▶ [Exercise objective]: Update the lines of every item so that each occurrence of "flower petal" becomes "bloom petal", and keep all other text unchanged. Leave the pictures out of your answer.

Raw items
◇ ◇ ◇ ◇ ◇

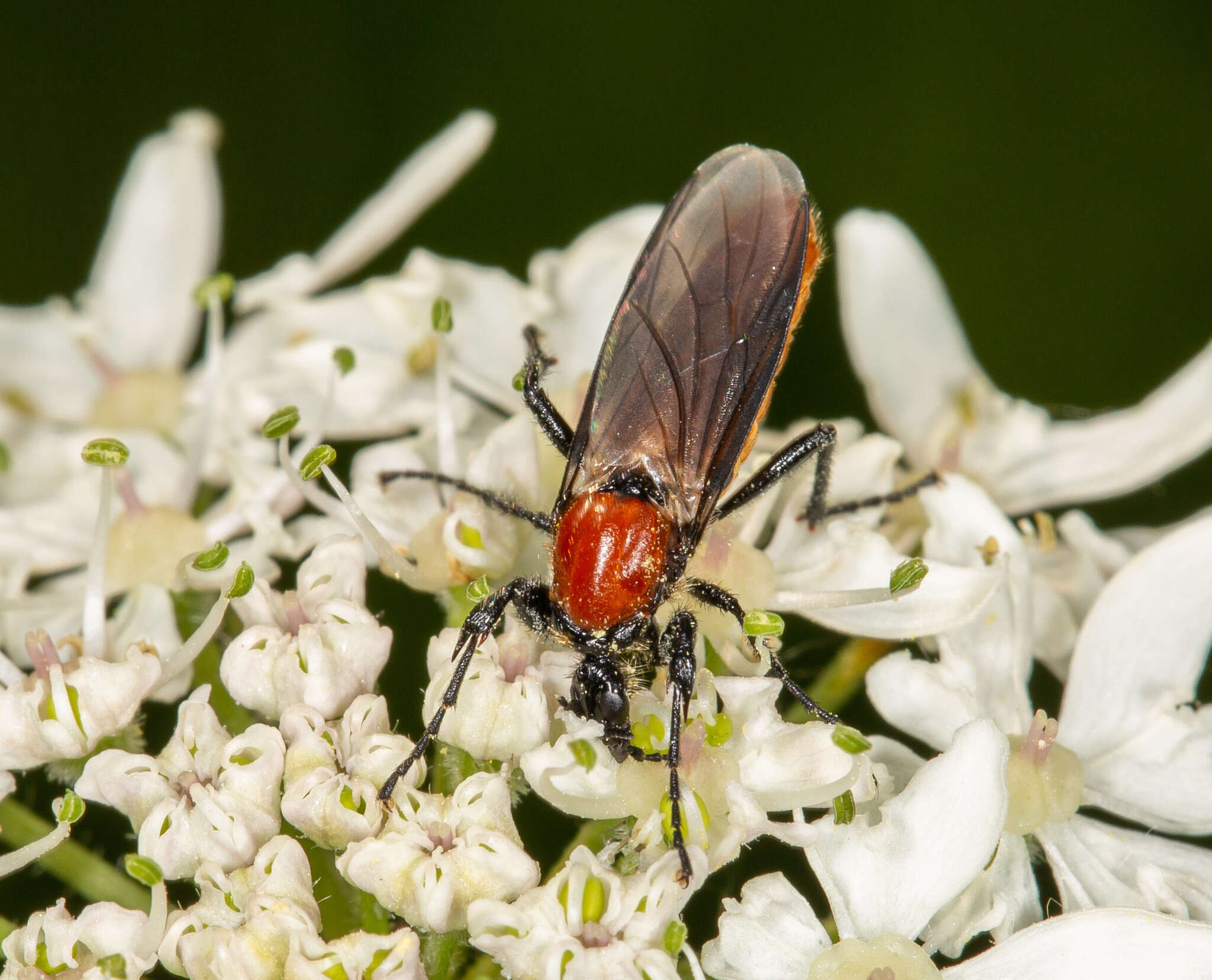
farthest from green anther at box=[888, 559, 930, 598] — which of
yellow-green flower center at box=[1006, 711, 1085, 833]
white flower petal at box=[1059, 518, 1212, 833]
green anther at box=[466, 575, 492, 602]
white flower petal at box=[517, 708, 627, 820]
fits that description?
green anther at box=[466, 575, 492, 602]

◇ ◇ ◇ ◇ ◇

▶ [Written reply]:
farthest from green anther at box=[888, 559, 930, 598] — which of
yellow-green flower center at box=[1006, 711, 1085, 833]
white bloom petal at box=[1059, 518, 1212, 833]
green anther at box=[466, 575, 492, 602]
white bloom petal at box=[517, 708, 627, 820]
fits that description?
green anther at box=[466, 575, 492, 602]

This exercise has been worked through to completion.